◆ **Descrizione del compito**:
Trascrivi per intero l'estratto del documento riportato qui sotto, senza cambiare nulla.

◆ **Estratto del documento**:
________________________

Avverso la suddetta sentenza i S. e la D. hanno proposto ricorso per cassazione affidato a sei motivi.

Gli intimati non hanno svolto attività difensiva.
Motivi della decisione

Il primo motivo denuncia violazione e/o falsa applicazione dell’art. 75 c.p.c., comma 3, dell’art. 83 c.c., comma 3, dell’art. 163 c.c., comma 3, n. 2 e dell’art. 2328 c.c.; nullità della sentenza e del procedimento; omessa motivazione o, in subordine insufficiente motivazione, circa un unto decisivo della controversia rilevatale d’ufficio.

I ricorrenti eccepiscono la invalidità della procura in forza della quale la società Milano ha proposto appello sotto un duplice profilo: a) è stata rilasciata da un procuratore e non dal rappresentante legale: della società; b) era stata rilasciata per il giudizio di primo grado.

Quest’ultima tesi è smentita già da quanto riferito dagli stessi ricorrenti. Infatti la procura recita testualmente: "Deleghiamo a rappresentarci e difenderci nel presente giudizio e in quello eventuale di appello…). Dunque essa prevedeva l’eventualità del giudizio di appello ed ere conferita anche per esso. Inoltre, la circostanza che sia stata apposta in calce all’atto di appello della stessa Milano, ne rende inequivocabile la riferibilità al relativo giudizio.

Ma ugualmente infondata è anche la prima censura, proposta solo in questa sede. Infatti è orientamento consolidato (confronta, per tutte, Cass. Sez. 3^, n. 9980 del 2010) che la persona fisica che ha conferito il mandato al difensore non ha l’onere di dimostrare tale sua qualità, neppure nel caso che l’ente sia costituito in giudizio per mezzo di persona diversa dal legale rappresentante e l’organo che ha conferito il potere di rappresentanza processuale derivi tale potestà dall’atto costitutivo o dallo statuto, poichè i terzi hanno la possibilità di verificare il potere rappresentativo consultando gli atti soggetti a pubblicità legale e, quindi, spetta a loro fornire la prova negativa. Solo nel caso in cui il potere rappresentativo abbia origine da un atto della persona giuridica non soggetto a pubblicità legale, incombe a chi agisce l’onere di riscontrare l’esistenza di tale potere a condizione, però, che la contestazione relativa da parte della controparte sia tempestiva, non essendo il giudice tenuto a svolgere di sua iniziativa accertamenti in ordine all’effettiva esistenza della qualità spesa dal rappresentante, dovendo egli solo verificare se il soggetto che ha dichiarato di agire in nome e per conto della persona giuridica abbia anche asserito di farlo in una veste astrattamente idonea ad abilitarlo alla rappresentanza processuale della persona giuridica.

________________________

◆ **Righe fornite**:
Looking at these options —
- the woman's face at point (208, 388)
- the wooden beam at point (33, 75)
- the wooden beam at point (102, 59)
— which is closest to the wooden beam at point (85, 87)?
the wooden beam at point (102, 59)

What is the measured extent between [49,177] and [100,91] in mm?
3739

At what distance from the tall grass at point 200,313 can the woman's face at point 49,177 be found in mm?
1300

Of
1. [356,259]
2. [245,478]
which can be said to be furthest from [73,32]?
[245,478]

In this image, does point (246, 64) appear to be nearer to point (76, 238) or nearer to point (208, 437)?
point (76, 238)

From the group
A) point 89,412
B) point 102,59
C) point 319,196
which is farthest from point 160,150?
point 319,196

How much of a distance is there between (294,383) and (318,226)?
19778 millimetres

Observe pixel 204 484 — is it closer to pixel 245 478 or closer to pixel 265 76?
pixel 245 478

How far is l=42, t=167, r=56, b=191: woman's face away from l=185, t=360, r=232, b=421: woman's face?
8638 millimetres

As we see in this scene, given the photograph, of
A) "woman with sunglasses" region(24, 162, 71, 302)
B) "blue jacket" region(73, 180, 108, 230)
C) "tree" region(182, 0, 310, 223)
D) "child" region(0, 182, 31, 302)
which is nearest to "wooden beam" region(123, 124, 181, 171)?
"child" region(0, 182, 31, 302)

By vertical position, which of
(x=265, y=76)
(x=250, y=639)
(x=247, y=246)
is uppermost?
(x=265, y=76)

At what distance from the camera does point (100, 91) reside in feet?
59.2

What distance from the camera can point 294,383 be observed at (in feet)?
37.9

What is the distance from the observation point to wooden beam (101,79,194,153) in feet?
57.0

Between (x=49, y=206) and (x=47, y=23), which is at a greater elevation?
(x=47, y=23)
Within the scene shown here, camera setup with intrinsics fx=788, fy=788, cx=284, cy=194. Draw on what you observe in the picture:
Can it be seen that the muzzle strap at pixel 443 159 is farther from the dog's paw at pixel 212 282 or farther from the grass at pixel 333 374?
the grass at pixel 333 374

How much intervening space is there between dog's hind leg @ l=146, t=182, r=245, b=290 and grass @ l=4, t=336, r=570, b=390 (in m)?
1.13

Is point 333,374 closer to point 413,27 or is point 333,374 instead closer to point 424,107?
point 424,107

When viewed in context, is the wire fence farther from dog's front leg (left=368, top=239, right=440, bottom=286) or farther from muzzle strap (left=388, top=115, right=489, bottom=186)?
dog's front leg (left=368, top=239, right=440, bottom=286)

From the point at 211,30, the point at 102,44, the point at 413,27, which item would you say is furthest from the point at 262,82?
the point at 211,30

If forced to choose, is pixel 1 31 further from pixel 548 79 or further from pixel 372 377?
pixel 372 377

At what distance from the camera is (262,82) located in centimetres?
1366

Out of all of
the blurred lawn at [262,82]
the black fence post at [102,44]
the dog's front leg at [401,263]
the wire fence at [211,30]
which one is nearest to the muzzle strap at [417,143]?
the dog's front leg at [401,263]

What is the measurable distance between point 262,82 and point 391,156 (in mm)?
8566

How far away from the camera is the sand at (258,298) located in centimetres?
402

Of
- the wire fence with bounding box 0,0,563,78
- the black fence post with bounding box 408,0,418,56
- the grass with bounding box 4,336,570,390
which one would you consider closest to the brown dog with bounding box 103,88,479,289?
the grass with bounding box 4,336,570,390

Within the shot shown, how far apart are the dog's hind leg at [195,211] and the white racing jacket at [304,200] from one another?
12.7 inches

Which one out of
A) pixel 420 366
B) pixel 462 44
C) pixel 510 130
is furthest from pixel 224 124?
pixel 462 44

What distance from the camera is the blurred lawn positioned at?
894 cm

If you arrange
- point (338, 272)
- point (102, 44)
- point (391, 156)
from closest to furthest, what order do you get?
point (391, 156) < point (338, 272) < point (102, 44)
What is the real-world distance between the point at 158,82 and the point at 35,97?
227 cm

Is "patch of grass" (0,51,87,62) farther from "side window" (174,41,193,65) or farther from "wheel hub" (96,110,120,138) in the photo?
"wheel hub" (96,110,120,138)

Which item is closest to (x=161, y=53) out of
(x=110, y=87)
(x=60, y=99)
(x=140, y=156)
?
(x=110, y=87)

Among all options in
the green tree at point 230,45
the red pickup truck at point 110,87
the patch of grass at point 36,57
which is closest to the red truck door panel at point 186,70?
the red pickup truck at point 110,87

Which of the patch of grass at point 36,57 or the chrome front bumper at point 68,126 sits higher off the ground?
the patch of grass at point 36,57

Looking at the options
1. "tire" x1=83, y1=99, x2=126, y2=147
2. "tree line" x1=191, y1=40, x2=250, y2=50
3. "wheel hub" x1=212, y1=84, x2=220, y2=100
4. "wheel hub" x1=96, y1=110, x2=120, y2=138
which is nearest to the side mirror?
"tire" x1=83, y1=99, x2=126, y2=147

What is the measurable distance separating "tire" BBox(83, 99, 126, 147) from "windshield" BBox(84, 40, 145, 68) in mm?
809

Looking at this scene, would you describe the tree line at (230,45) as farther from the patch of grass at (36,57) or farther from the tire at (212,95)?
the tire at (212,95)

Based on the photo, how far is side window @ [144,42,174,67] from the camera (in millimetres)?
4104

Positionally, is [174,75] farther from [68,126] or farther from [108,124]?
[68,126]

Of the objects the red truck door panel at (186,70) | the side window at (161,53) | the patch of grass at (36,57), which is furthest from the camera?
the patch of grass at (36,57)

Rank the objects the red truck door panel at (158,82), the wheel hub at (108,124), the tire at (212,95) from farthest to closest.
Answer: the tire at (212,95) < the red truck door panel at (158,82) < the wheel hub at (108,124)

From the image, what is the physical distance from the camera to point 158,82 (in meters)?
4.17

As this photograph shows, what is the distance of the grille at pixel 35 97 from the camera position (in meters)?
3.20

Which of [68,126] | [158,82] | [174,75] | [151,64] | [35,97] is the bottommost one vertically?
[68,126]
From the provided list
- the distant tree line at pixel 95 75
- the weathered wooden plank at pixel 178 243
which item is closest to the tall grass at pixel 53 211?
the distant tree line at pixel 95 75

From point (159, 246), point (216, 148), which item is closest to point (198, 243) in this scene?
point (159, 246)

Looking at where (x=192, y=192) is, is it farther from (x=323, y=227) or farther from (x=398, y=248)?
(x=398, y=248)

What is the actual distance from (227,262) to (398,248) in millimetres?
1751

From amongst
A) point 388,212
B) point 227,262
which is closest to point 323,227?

________________________

◆ **Soluzione del compito**:
Avverso la suddetta sentenza i S. e la D. hanno proposto ricorso per cassazione affidato a sei motivi.

Gli intimati non hanno svolto attività difensiva.
Motivi della decisione

Il primo motivo denuncia violazione e/o falsa applicazione dell’art. 75 c.p.c., comma 3, dell’art. 83 c.c., comma 3, dell’art. 163 c.c., comma 3, n. 2 e dell’art. 2328 c.c.; nullità della sentenza e del procedimento; omessa motivazione o, in subordine insufficiente motivazione, circa un unto decisivo della controversia rilevatale d’ufficio.

I ricorrenti eccepiscono la invalidità della procura in forza della quale la società Milano ha proposto appello sotto un duplice profilo: a) è stata rilasciata da un procuratore e non dal rappresentante legale: della società; b) era stata rilasciata per il giudizio di primo grado.

Quest’ultima tesi è smentita già da quanto riferito dagli stessi ricorrenti. Infatti la procura recita testualmente: "Deleghiamo a rappresentarci e difenderci nel presente giudizio e in quello eventuale di appello…). Dunque essa prevedeva l’eventualità del giudizio di appello ed ere conferita anche per esso. Inoltre, la circostanza che sia stata apposta in calce all’atto di appello della stessa Milano, ne rende inequivocabile la riferibilità al relativo giudizio.

Ma ugualmente infondata è anche la prima censura, proposta solo in questa sede. Infatti è orientamento consolidato (confronta, per tutte, Cass. Sez. 3^, n. 9980 del 2010) che la persona fisica che ha conferito il mandato al difensore non ha l’onere di dimostrare tale sua qualità, neppure nel caso che l’ente sia costituito in giudizio per mezzo di persona diversa dal legale rappresentante e l’organo che ha conferito il potere di rappresentanza processuale derivi tale potestà dall’atto costitutivo o dallo statuto, poichè i terzi hanno la possibilità di verificare il potere rappresentativo consultando gli atti soggetti a pubblicità legale e, quindi, spetta a loro fornire la prova negativa. Solo nel caso in cui il potere rappresentativo abbia origine da un atto della persona giuridica non soggetto a pubblicità legale, incombe a chi agisce l’onere di riscontrare l’esistenza di tale potere a condizione, però, che la contestazione relativa da parte della controparte sia tempestiva, non essendo il giudice tenuto a svolgere di sua iniziativa accertamenti in ordine all’effettiva esistenza della qualità spesa dal rappresentante, dovendo egli solo verificare se il soggetto che ha dichiarato di agire in nome e per conto della persona giuridica abbia anche asserito di farlo in una veste astrattamente idonea ad abilitarlo alla rappresentanza processuale della persona giuridica.